■ **YOUR OBJECTIVE**:
Output the entries below word for word, stopping once the line containing "A menina bonita" is done, and omit each picture.

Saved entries
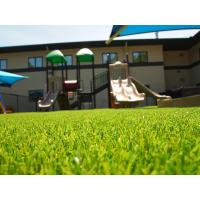 Wholesale Durable Small Garden Artificial Grass / Outdoor Fake Grass Oem Service from china suppliers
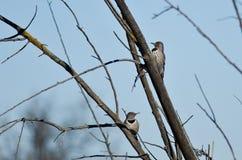 Pares de parpadeos septentrionales encaramados en un árbol Imagen de archivo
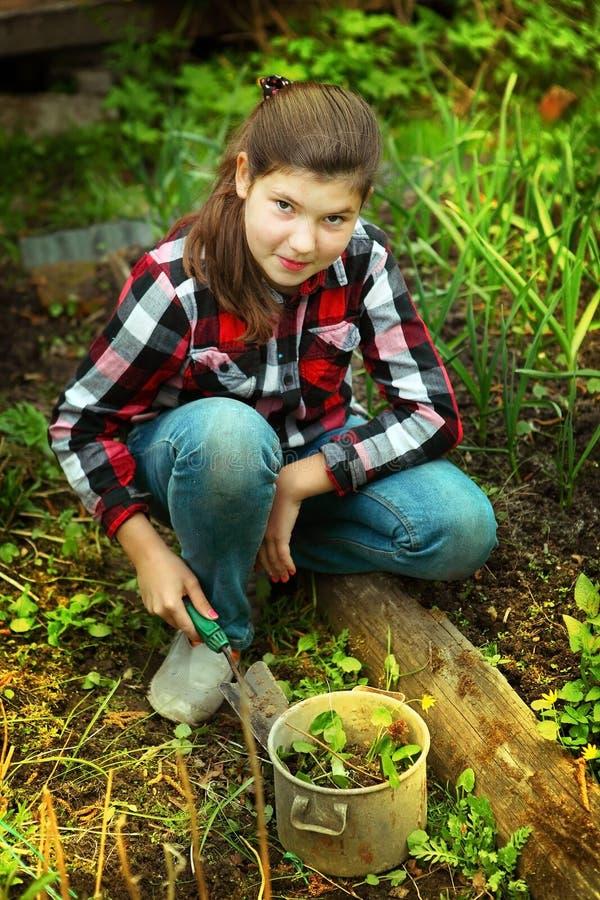 A menina bonita do Preteen cultiva brotos no mercado-jardim da mola imagens de stock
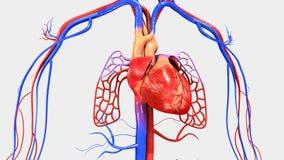 Coeur avec l'appareil circulatoire illustration stock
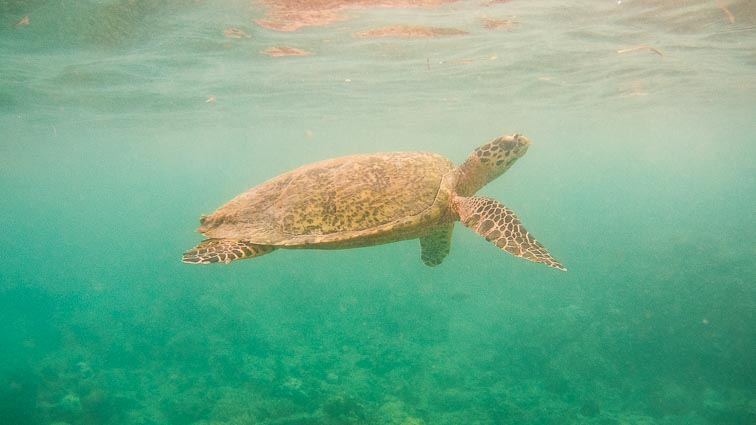 Bali Itinerary. Turtles on The Gili's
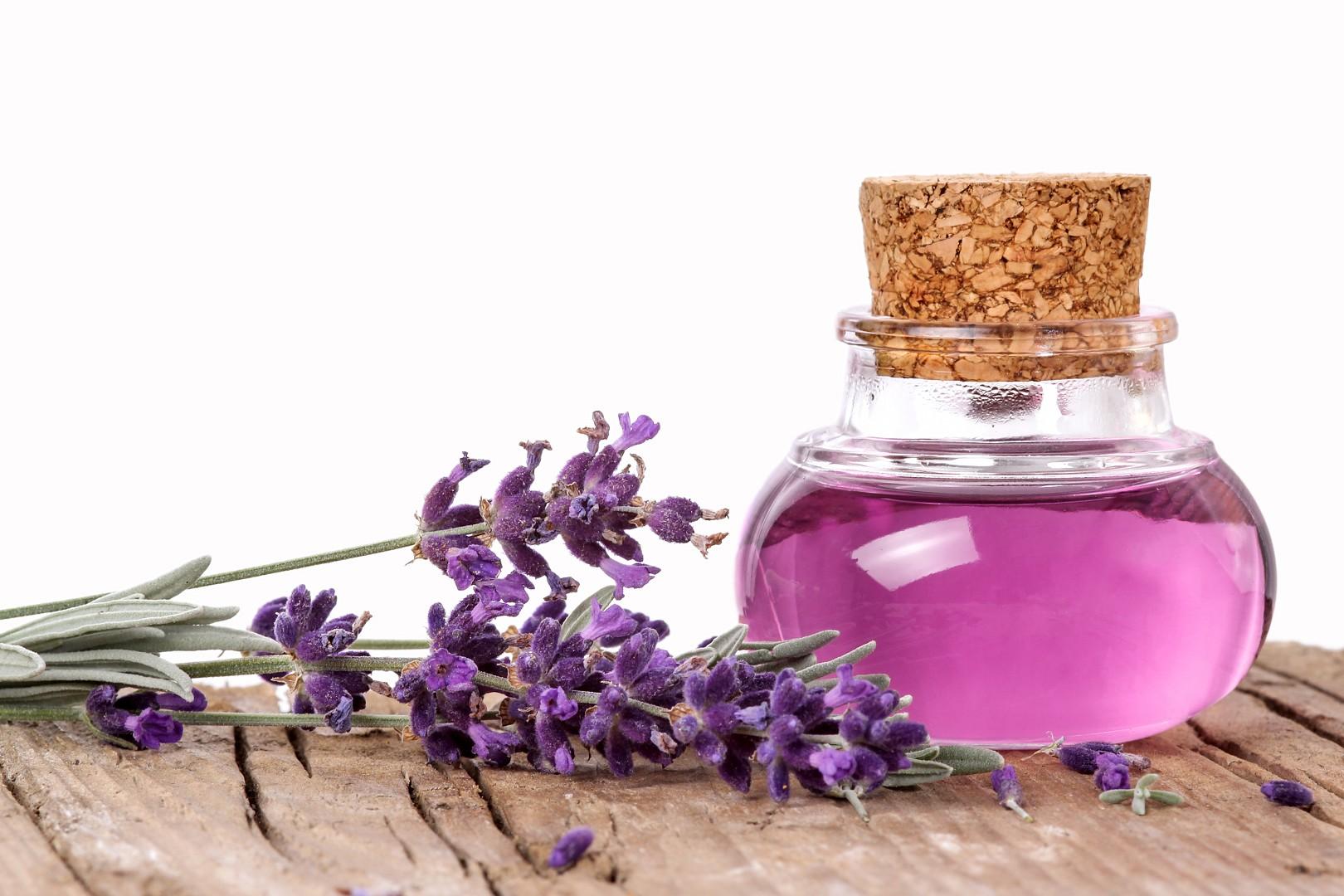 فواید دمنوش گیاه لاوندر یا اسطوخودوس lavender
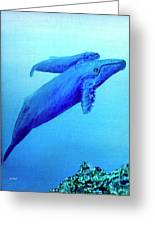 Humpback Mother Whale And Calf #21 Greeting Card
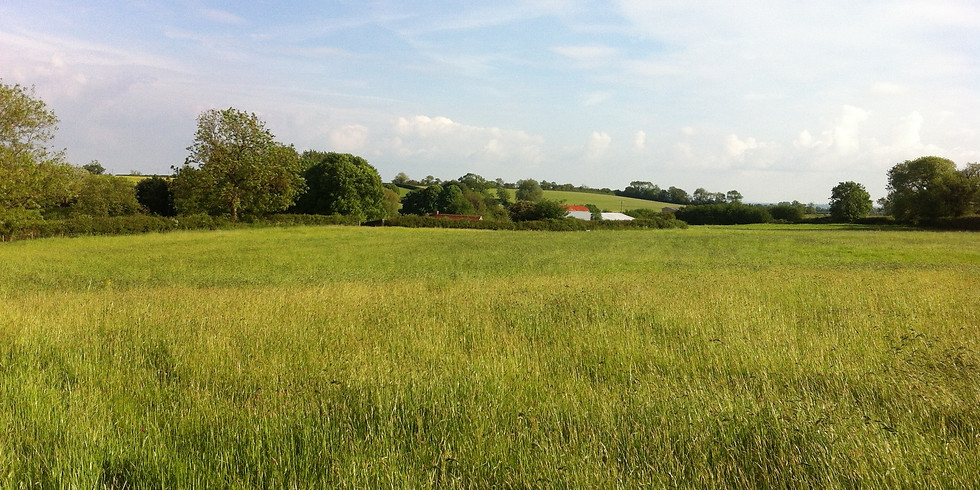 Green Space at Stokehill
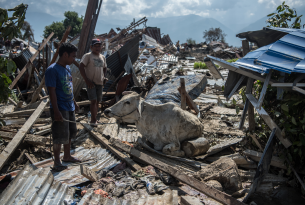 People try to move a cow as it sits in the rubble of destroyed buildings following an earthquake, 2018 in Palu, Indonesia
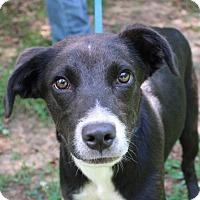 Adopt A Pet :: Harper - Yardley, PA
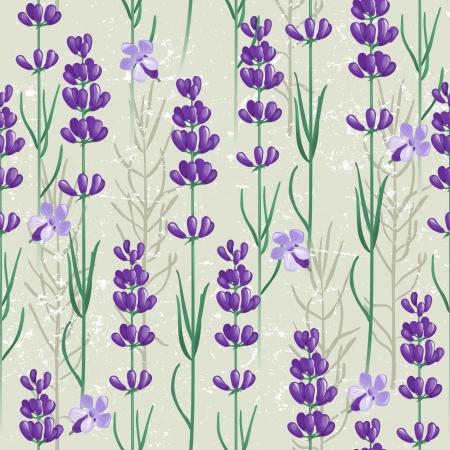 lavanda: Ornamento sin fisuras con flores de lavanda Vectores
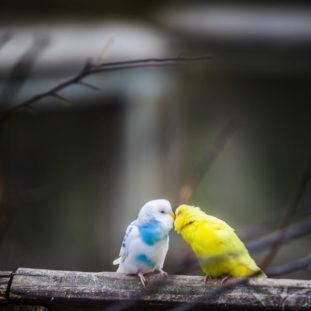 Lovebirds 23
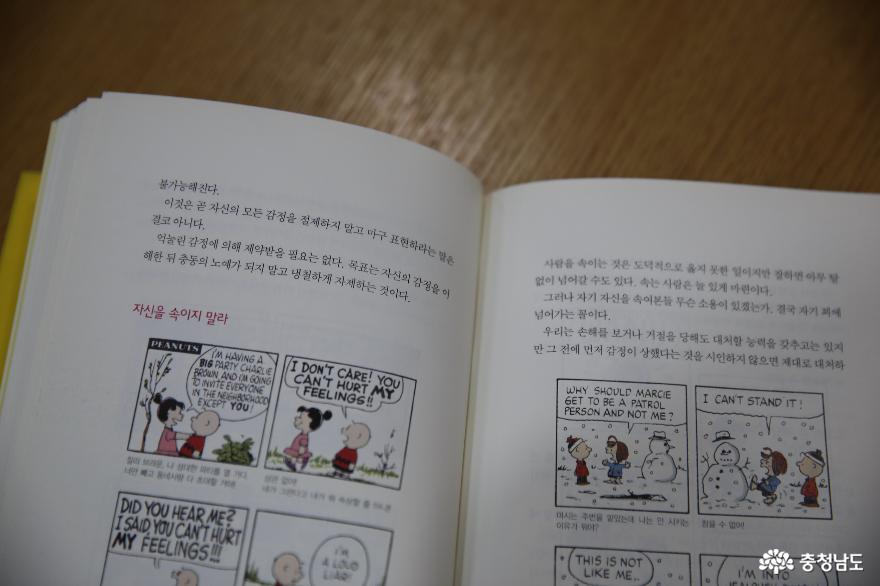 쉬면서 책도 읽을 수 있는 금산 인삼휴게소 7
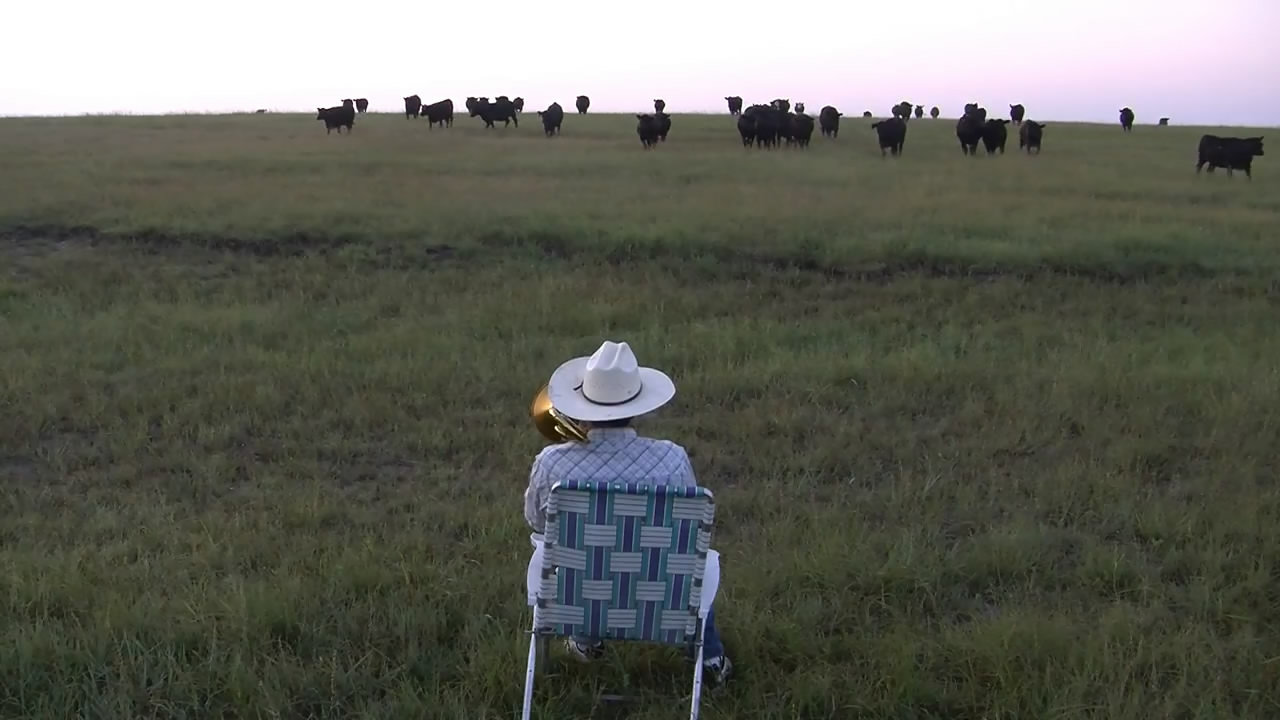 Коровы собрались на концерт (18.005 MB)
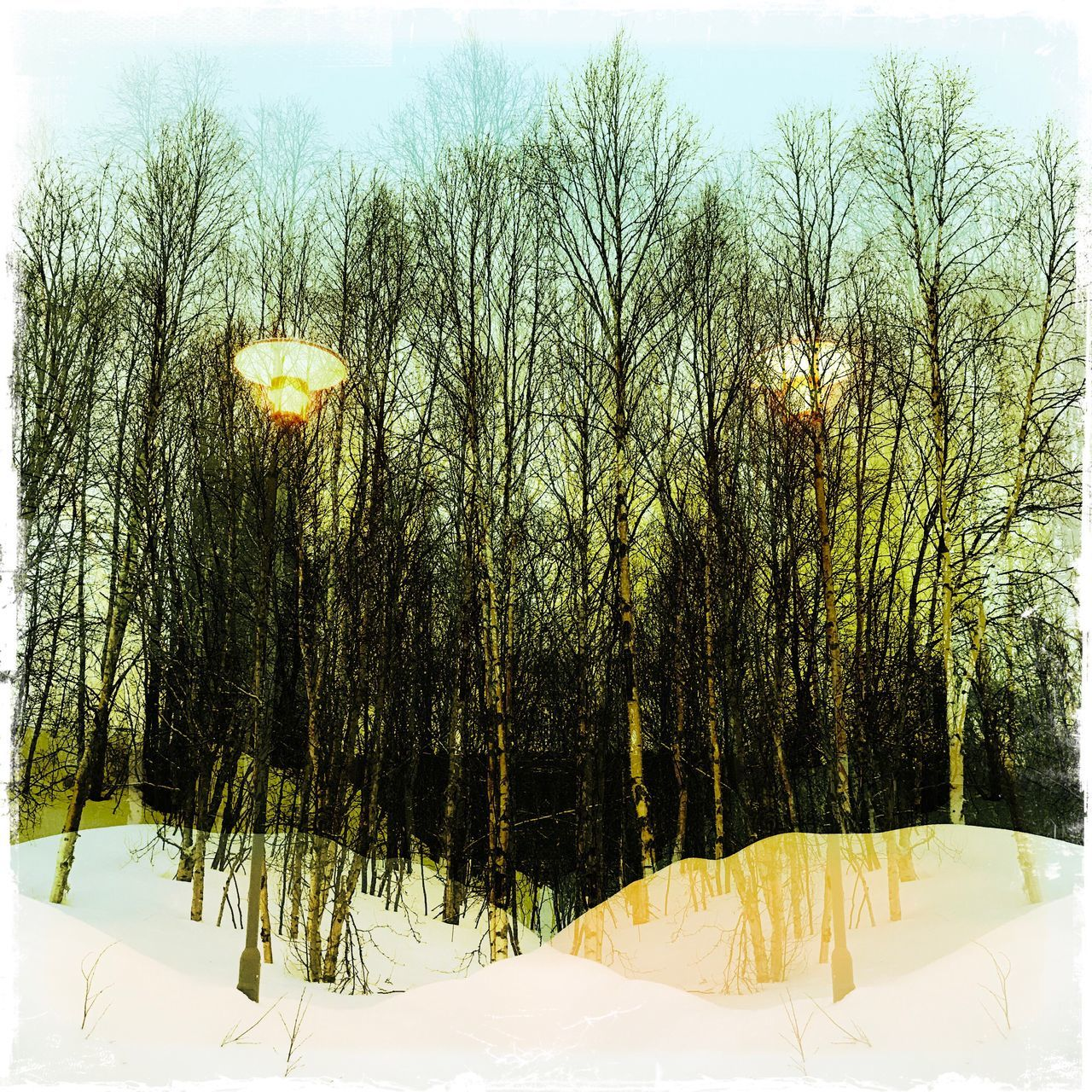 Adapted To The City Snow Winter Tree Cold Temperature Nature Beauty In Nature No People Landscape Growth Bare Tree Narnia  Otherworldly Polar Night Norway Double Exposure Magic Streetlights Birch Tree Light Contrast Border Borderline Parallel Best EyeEm Shot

■ **ANSWER TO THIS PROBLEM**:
 Wholesale Durable Small Garden Artificial Grass / Outdoor Fake Grass Oem Service from china suppliers
 Pares de parpadeos septentrionales encaramados en un árbol Imagen de archivo
 A menina bonita do Preteen cultiva brotos no mercado-jardim da mola imagens de stock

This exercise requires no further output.